MacBook Pro の17インチを購入してから、「持ち運べる大画面」マシンの魅力を満喫している私としては、軽量の持ち運べる大画面ノートの出現を将来的には待ちたい気がしてきました。17インチで2キロ以下(笑)とか。

でも、こういうデバイスの登場、待たれている方、多いんじゃないかな?(多くないですかね笑)そういえば17インチのMacBook Airのうわさも以前ありましたよね。

いやあ、最後のは蛇足ですが(もちろん激しく望んでいますけど)ジョブズの暗示する「驚くべき新製品」って、単体じゃないんじゃないでしょうか。こう考えると。

ますます楽しみです。

4 Responses to Magic TrackPadから見えてくるアップルのiOS戦略

  1. 通行人 より:

    iosはもともとOSXをモバイル版として派生させたOSであるので、OSXがiosに統合されるというのは理解できないところです。名称の統一はあるかもしれませんが。
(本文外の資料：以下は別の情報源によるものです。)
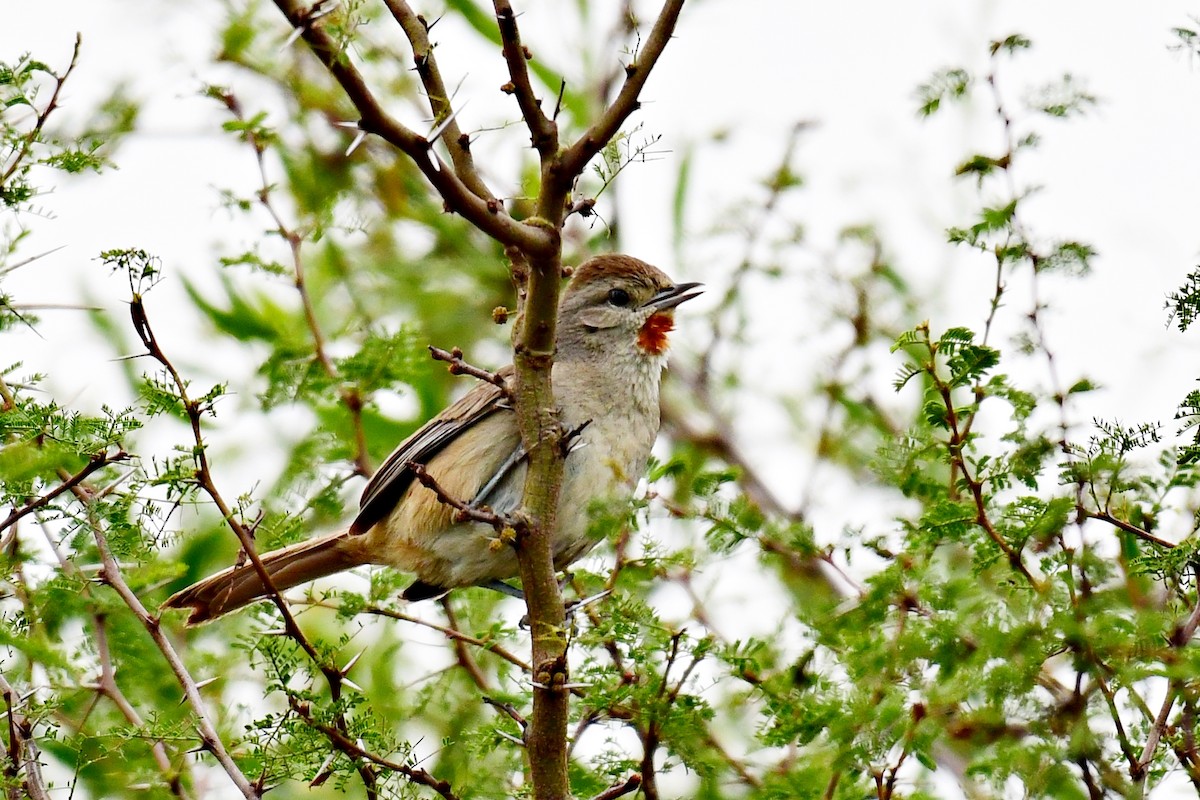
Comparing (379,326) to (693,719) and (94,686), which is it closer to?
(94,686)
    また、iOSは独立型のデバイスではないので、iosをMacBookやiMac等に搭載させるのであれば、結局はOSXになってしまうのでは?モバイルとは用途が違うので。

    • zacky1016 より:

      コメントありがとうございます。
      そうですよね。私も理解出来ないので、”OS X「が」iOS「に」統合される”なんていう表現をしているのですが、このあたりに「驚くべき新製品」のポイントがあったりするのかも、と、相変わらずの文系脳で申し訳ないのですが、想像したりしています。今後ともいろいろとご指摘いただければありがたいです。よろしくお願いいたします。

  2. maya より:

    私も記憶が定かでないのですが、iPhoneが出たときMac OSが元になっていて派生させたものであると発表されていたような。最近は誰も取り上げないけどInkwellという機能も付いててタブレット使った時に使えていましたよね。
    やはり誰も言わないけど今回のパッドつないだ時ってこの機能は使えるのだろうか?
    MacやPCでは入力機器はワイヤレスやUSBで自由に選択、併用できるのになぜ一つに限定するような記事が必ず出てくるのか不思議。画面タッチでなく今回のような製品である点に注目すると面白いかもしれませんね。